* [Your objective] Output the whole listing exactly, with no pictures.
··· Information supplied ···
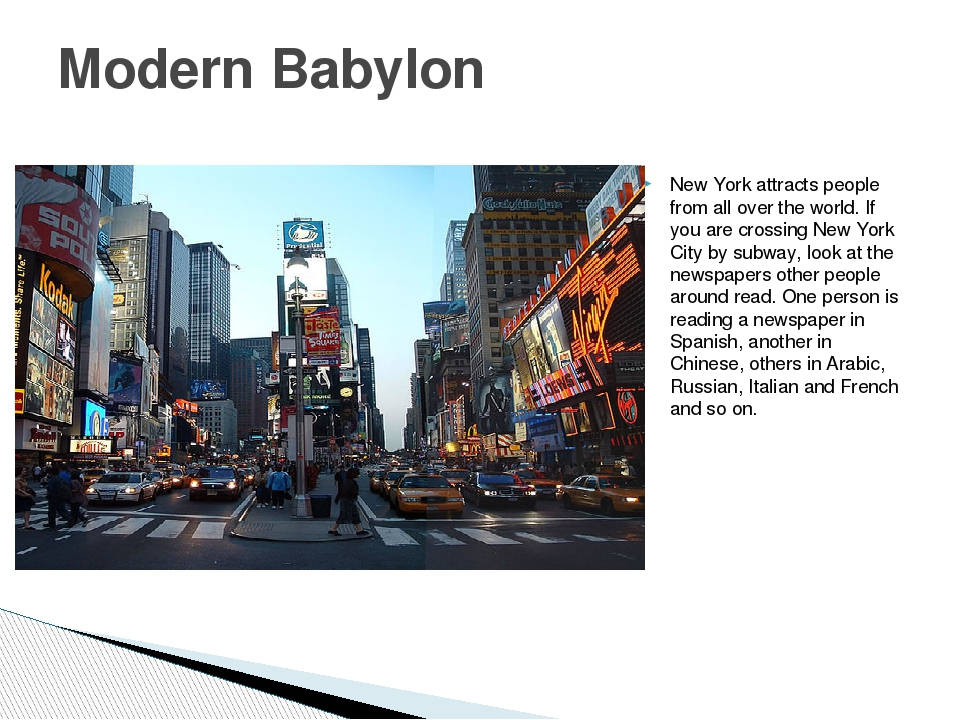 New York attracts people from all over the world. If you are crossing New Yor...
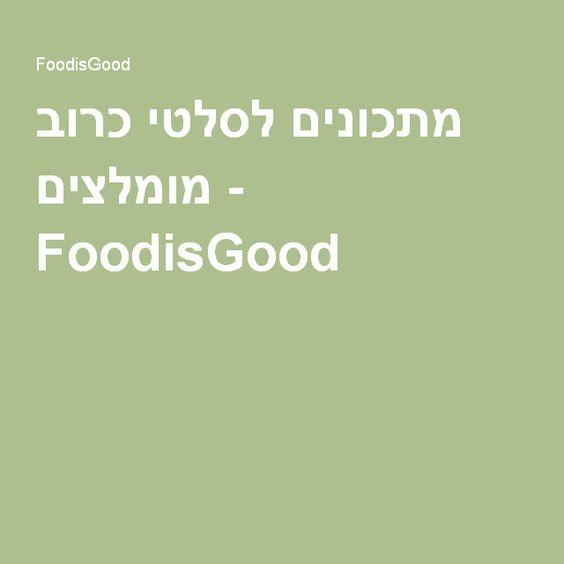 מתכונים לסלטי כרוב מומלצים - FoodisGood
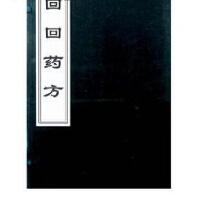 回回药方(宣纸线装 一函五册) 定价1280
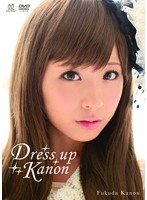 Dress up kanon/福田花音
···
* [Output]
 New York attracts people from all over the world. If you are crossing New Yor...
 מתכונים לסלטי כרוב מומלצים - FoodisGood
 回回药方(宣纸线装 一函五册) 定价1280
 Dress up kanon/福田花音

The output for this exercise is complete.